### ASSIGNMENT
Give back the line containing "kingdom: Animalia" along with every line after it, exactly, until the entries end.

### LISTED ENTRIES
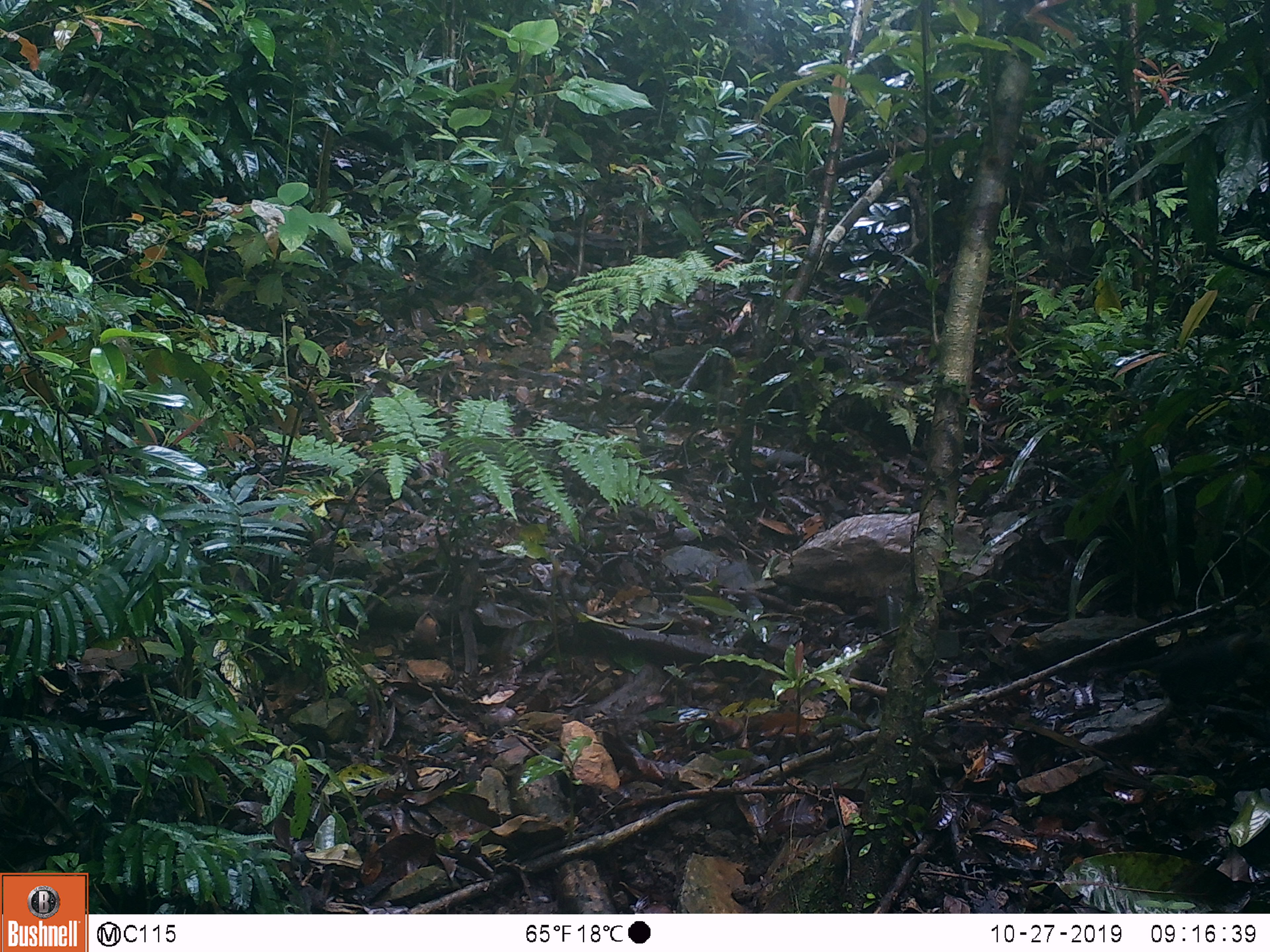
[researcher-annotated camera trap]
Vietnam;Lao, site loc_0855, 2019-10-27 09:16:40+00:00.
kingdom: Animalia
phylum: Chordata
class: Aves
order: Passeriformes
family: Leiothrichidae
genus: Garrulax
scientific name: Garrulax castanotis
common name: rufous-cheeked laughingthrush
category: rufous cheeked laughingthrush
Rufous cheeked laughingthrush (rufous-cheeked laughingthrush) (Garrulax castanotis). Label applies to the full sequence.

### PROBLEM SOLUTION
kingdom: Animalia
phylum: Chordata
class: Aves
order: Passeriformes
family: Leiothrichidae
genus: Garrulax
scientific name: Garrulax castanotis
common name: rufous-cheeked laughingthrush
category: rufous cheeked laughingthrush
Rufous cheeked laughingthrush (rufous-cheeked laughingthrush) (Garrulax castanotis). Label applies to the full sequence.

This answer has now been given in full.